To better cool its servers, Microsoft plunges them into a boiling liquid

Microsoft is experimenting with a new liquid cooling technique at its data center in Quincy, located on the eastern shore of the Columbia River, in Washington state. In a blog post published on April 6, the company explains that it has developed and tested a two-phase immersion cooling technique in a production environment. She claims to be the first cloud player to have done so.

Boiling cooling
Concretely, it is a closed loop liquid cooling system. The servers are immersed in a liquid that is brought to a boil at 50 ° C, which is half the heat of water, which allows it to evaporate before the servers overheat. The fluid in question was designed by 3M. Unlike water, it is harmless to equipment because it has dielectric properties that make it an effective insulator. They can therefore operate without problem by bathing in it.

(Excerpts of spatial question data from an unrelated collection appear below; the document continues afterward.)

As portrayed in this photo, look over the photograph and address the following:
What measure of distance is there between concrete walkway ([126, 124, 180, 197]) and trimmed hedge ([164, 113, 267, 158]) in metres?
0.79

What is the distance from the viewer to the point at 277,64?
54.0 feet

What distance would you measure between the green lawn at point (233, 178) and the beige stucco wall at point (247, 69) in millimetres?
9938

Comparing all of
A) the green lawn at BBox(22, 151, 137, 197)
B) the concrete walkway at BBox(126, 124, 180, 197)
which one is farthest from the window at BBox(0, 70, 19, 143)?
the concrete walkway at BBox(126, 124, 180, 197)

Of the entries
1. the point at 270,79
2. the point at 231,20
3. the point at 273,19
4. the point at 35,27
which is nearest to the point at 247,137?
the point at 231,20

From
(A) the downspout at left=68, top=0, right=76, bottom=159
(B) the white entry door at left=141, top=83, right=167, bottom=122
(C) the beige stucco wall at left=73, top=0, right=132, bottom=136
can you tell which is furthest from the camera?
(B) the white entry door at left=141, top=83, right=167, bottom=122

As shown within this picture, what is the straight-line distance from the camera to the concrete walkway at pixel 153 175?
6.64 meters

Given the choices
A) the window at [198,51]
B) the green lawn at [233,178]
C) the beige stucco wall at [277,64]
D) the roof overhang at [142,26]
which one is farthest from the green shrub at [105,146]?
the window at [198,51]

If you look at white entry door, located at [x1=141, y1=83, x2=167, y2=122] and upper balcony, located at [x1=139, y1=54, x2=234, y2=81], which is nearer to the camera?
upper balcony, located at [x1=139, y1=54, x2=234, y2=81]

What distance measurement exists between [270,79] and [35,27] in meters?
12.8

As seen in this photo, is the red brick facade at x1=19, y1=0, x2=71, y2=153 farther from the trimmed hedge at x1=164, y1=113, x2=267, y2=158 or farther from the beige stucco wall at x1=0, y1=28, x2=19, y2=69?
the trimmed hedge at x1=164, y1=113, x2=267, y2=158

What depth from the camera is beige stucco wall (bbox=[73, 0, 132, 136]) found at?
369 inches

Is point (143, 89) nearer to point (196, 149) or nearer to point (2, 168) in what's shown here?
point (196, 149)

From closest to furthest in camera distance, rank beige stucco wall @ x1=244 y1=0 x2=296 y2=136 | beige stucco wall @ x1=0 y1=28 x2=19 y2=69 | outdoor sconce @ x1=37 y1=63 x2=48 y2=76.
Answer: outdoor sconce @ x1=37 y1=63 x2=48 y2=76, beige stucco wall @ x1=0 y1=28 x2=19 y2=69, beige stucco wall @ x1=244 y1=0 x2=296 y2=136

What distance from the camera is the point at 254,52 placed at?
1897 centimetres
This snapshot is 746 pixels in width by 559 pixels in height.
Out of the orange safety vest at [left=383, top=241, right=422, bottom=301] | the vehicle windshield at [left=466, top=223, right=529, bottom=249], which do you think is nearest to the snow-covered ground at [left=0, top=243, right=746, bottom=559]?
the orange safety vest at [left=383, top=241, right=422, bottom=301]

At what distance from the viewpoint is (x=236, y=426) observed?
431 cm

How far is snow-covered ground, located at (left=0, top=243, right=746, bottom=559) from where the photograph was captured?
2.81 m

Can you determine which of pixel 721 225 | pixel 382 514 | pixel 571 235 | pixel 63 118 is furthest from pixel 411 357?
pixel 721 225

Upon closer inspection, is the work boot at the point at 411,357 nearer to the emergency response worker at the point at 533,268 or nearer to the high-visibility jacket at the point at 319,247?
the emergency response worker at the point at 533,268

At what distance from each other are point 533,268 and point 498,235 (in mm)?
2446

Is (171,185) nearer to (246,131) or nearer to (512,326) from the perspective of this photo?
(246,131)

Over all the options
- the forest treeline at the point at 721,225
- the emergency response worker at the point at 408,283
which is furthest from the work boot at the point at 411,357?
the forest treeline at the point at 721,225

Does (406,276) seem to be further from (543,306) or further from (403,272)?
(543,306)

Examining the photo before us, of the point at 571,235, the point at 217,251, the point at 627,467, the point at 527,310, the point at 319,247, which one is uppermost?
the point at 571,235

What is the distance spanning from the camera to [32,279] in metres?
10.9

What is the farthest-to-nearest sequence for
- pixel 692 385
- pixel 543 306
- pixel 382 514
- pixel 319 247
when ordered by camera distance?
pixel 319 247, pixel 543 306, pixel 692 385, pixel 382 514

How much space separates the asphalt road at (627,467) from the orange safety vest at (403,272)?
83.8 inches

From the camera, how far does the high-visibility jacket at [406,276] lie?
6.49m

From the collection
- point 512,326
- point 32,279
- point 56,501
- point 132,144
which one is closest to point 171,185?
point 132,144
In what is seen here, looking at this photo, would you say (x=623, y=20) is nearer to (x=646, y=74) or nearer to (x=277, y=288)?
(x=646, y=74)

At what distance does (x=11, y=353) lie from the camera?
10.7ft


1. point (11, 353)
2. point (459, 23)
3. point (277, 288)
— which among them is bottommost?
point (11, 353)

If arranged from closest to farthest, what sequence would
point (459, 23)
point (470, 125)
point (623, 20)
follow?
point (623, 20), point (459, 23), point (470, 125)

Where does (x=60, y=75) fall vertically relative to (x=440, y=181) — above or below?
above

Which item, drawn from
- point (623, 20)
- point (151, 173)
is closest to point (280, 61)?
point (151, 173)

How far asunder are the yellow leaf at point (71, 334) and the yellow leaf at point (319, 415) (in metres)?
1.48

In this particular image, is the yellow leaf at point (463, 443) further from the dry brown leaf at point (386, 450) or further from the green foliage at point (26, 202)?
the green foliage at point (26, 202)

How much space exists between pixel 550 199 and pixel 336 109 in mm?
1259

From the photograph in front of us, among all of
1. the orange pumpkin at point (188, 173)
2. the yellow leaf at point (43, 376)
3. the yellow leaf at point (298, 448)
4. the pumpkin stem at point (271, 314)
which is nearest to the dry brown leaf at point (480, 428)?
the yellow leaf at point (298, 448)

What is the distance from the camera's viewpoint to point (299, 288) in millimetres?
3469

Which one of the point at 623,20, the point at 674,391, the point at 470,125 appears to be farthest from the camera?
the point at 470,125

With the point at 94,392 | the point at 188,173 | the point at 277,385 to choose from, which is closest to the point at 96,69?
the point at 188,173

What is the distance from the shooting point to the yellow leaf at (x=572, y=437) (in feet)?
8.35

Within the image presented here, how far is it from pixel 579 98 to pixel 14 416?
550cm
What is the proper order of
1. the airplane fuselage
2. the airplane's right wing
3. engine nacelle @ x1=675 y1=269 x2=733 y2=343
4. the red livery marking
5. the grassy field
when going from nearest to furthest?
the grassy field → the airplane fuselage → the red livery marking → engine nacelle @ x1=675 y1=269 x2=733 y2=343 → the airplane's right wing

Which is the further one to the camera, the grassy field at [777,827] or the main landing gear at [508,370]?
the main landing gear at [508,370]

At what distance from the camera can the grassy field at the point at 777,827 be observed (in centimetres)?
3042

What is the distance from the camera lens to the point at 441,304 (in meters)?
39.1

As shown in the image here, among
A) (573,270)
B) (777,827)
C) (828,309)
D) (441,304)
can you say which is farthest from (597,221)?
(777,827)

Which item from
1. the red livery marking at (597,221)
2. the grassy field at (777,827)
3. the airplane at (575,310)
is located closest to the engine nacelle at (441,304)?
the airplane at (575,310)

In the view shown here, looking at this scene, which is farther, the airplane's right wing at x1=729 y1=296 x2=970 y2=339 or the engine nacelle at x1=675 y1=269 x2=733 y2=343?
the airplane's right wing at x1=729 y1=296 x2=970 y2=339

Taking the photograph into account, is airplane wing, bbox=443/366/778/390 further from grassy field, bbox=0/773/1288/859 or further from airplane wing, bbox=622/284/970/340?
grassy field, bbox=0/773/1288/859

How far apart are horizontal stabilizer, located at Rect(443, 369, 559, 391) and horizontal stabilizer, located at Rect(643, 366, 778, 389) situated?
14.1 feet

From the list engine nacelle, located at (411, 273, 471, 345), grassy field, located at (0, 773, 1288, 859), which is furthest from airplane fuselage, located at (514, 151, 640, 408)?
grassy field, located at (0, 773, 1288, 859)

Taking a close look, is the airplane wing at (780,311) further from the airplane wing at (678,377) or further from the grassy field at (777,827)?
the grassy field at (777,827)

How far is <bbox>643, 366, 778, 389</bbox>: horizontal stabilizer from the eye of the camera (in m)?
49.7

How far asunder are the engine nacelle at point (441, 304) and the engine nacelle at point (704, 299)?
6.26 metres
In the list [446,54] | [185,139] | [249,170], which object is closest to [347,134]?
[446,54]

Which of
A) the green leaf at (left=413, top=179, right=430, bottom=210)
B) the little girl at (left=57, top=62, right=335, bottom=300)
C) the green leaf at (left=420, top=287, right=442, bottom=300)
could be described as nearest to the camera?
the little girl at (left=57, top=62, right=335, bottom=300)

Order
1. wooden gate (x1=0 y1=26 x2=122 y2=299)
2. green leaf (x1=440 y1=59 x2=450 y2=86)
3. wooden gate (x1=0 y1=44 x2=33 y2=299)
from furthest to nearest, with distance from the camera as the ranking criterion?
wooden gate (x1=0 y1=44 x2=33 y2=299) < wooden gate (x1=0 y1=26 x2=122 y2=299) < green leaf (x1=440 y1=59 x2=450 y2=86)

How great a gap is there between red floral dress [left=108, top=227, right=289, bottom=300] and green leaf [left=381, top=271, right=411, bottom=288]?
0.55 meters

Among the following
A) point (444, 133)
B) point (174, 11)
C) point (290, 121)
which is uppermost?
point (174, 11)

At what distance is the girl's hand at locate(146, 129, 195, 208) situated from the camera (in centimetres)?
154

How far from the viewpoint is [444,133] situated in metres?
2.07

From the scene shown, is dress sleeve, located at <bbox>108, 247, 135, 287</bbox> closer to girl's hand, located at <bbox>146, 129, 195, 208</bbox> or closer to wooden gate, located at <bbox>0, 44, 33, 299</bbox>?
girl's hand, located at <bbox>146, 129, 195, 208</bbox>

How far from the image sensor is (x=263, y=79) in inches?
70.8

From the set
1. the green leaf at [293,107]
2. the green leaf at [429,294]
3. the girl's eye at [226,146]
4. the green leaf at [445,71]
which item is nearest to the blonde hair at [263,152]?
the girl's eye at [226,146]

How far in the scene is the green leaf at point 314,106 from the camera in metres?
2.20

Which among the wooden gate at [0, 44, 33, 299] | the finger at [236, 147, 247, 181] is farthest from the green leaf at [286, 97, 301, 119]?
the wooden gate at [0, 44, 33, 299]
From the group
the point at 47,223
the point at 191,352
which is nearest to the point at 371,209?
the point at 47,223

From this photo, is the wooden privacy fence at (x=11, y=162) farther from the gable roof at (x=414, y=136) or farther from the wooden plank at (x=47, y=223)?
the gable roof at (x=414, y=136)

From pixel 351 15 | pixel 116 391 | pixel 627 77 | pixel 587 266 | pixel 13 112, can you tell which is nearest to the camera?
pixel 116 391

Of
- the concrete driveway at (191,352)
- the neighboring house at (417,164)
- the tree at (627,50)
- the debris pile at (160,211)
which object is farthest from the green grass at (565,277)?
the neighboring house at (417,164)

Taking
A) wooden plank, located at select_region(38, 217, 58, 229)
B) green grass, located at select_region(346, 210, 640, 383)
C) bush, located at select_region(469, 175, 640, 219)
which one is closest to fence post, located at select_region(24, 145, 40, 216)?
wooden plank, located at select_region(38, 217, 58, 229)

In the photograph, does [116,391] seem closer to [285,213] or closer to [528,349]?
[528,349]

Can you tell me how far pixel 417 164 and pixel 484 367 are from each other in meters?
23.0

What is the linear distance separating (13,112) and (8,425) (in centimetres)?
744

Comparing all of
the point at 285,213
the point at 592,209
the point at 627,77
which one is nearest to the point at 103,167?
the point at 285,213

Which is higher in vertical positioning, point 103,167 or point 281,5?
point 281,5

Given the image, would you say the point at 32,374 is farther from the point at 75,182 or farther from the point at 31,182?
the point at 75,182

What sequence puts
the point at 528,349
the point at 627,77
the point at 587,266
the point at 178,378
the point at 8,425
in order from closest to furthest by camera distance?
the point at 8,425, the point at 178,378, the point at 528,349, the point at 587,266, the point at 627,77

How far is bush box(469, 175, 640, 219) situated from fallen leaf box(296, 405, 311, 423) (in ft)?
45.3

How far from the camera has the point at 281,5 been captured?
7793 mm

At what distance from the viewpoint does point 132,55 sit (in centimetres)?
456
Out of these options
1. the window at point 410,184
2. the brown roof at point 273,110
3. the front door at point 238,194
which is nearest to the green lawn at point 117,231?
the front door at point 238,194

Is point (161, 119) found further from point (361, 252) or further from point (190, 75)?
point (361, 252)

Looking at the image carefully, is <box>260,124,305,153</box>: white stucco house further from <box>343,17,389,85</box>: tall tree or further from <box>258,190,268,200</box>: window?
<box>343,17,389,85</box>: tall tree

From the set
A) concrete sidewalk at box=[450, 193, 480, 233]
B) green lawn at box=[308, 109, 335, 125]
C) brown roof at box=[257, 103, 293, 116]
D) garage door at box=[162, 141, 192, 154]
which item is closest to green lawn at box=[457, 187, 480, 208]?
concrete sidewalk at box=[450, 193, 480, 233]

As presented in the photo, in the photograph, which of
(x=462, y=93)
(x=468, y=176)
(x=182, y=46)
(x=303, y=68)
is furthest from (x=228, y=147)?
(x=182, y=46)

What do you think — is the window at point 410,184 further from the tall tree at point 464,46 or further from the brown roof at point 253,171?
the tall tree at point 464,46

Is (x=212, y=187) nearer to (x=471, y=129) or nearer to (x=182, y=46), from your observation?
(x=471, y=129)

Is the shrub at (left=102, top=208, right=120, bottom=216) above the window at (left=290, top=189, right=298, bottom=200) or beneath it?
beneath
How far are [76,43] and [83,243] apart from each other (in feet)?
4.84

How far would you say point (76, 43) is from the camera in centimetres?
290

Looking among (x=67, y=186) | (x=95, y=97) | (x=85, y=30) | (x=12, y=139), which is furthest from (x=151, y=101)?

The servers are placed in a “sofa-shaped” box. When the liquid is heated and brought to a boil on contact with the components, vapor escapes and comes into contact with a condenser located in the lid of the casing. The liquid then falls like rain on the submerged servers and cools them. This makes it a closed circuit. The condenser itself is connected to a second closed circuit which also uses liquid to transfer heat to a dry cooler located outside the cabinet.

Low temperature boiling allows servers to run continuously at full power without the risk of failure due to overheating. Microsoft, the second largest cloud operator in the world behind AWS, took an interest in seeing what some cryptocurrency miners are doing. For its part, it is seeking to use it for other high performance computing (HPC) applications, in particular related to artificial intelligence.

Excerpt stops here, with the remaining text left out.